- [SELECTED PASSAGE]
An article in one of the Windhoek newspapers (there are many in English the official language, German, and Afrikaans), highlighted the problem of Chinese companies winning the contracts for various construction projects. The government’s explanation was that native Namibians aren’t skilled at writing proposals or at quality control.

Mozambique’s poverty level is listed at 172 out of 175 countries, according to UN figures. People get by mainly on subsistence agriculture. Driving through the countryside as far north as Inhambane, I had the sense that the land is very productive. We saw lots of little gardens, papaya and other fruit trees, cashew trees, etc. But evidently countries such as India and China are buying up large tracts of land to plant for their own populations, leaving less for the locals. In town, large numbers of men are idle. In Maputo, along the main streets, everyone is hustling, trying to make a couple of meticais (37 mtc to the dollar). Children beg for change, something that happened only once in Angola.

The current government has stepped away from the socialist ideals of Samora Machel, the first president. Following the requirements of the World Bank, less is going into social programs. I was impressed with the number of nice looking schools and health facilities I saw, but later read that Moz has become the darling of the NGOs and they are the education and health providers. The article said that if the government put into place taxes and tariffs on the corporations that are drawing resources out of the country, it would have enough money for those social necessities.

- [REQUIRED WORK]
1. Reproduce the Mozambique travel passage starting with "Mozambique’s poverty level" and going on through "once in Angola.", putting "small-scale farming" in place of "subsistence agriculture".
2. How might the Mozambique travel passage go on? Write a continuation that picks up after its final sentence.

- [ENTRIES SUPPLIED]
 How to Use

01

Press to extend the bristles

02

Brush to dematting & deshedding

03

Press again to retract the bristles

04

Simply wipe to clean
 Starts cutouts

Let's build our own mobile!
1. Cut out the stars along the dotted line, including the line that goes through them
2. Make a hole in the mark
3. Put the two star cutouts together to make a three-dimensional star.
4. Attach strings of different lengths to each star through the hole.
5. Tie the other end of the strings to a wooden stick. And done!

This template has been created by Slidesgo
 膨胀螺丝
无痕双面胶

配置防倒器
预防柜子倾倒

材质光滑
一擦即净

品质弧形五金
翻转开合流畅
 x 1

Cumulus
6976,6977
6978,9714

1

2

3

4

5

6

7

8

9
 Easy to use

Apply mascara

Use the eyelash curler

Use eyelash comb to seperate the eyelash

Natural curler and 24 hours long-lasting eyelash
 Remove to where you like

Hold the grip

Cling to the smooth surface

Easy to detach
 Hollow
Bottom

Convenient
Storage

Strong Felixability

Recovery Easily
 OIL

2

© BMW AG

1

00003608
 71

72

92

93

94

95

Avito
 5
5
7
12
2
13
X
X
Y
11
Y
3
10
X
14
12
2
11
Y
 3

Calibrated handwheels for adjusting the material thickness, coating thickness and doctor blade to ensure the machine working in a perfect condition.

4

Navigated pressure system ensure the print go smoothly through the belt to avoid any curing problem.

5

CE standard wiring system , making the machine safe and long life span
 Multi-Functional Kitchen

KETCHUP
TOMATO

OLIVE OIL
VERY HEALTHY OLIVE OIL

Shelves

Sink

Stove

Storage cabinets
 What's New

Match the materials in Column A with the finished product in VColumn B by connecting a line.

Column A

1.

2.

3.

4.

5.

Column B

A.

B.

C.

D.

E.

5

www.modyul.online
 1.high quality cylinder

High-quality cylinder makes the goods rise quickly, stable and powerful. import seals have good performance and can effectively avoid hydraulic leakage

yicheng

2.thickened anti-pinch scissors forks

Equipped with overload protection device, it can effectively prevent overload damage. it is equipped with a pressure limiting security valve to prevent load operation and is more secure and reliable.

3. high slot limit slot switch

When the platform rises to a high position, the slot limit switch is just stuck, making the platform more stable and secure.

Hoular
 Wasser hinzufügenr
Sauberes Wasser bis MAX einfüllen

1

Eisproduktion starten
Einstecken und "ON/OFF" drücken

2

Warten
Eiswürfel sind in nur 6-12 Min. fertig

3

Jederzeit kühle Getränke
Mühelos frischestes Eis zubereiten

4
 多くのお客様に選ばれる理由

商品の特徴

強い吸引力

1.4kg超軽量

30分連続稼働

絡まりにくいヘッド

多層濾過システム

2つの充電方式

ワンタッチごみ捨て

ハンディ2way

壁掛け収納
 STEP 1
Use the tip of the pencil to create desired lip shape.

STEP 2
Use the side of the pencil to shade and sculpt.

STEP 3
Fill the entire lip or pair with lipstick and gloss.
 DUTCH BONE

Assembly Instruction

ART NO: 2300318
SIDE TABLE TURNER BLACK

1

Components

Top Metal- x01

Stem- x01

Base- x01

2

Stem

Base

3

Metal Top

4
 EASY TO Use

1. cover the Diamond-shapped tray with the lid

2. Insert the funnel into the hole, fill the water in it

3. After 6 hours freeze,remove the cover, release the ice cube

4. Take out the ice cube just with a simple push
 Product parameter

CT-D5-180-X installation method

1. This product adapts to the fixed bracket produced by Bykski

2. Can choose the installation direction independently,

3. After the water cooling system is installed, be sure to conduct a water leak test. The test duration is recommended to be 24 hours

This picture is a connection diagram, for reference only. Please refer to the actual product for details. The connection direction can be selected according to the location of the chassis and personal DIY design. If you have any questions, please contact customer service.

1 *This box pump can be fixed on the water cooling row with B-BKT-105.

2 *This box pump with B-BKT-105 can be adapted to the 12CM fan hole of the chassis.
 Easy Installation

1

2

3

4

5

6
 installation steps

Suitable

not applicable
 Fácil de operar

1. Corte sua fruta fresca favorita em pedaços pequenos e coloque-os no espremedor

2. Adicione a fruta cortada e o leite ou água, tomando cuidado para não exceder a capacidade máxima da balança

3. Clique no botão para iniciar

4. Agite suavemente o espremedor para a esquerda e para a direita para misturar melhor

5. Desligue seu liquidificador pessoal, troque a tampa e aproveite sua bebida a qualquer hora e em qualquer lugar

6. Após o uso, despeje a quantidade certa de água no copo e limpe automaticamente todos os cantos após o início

- [RESULTS FOR THE EXERCISE]
1.
Mozambique’s poverty level is listed at 172 out of 175 countries, according to UN figures. People get by mainly on small-scale farming. Driving through the countryside as far north as Inhambane, I had the sense that the land is very productive. We saw lots of little gardens, papaya and other fruit trees, cashew trees, etc. But evidently countries such as India and China are buying up large tracts of land to plant for their own populations, leaving less for the locals. In town, large numbers of men are idle. In Maputo, along the main streets, everyone is hustling, trying to make a couple of meticais (37 mtc to the dollar). Children beg for change, something that happened only once in Angola.

2.
South Africa is the economic powerhouse of southern Africa, supplying food and manufactured items everywhere we went. So why is there so much unemployment? The answer must go back to the way apartheid and its earlier incarnations completely disrupted society. On our last day in Cape Town we went to the District Six museum. District Six was a multicultural area of inner city Cape Town, crowded and poor, but economically viable and vibrant. From there everyone could walk to work. When the government decided to make it a whites-only area, all the people were moved tens of kilometers out of town to Kayelitsha, Guguletu, Mitchell’s Plain, and other locations with no schools, no work, no infrastructure. To this day, those townships are vast areas of abject poverty. The houses are literally right next to each other. The kids have to play in the small space between the wall of the township and the freeway. We wondered what happened when the soccer ball was kicked into the highway, or when the grazing cattle and pigs decided to wander onto the road.

I wish I had more answers to the unemployment questions. Any ideas, anyone?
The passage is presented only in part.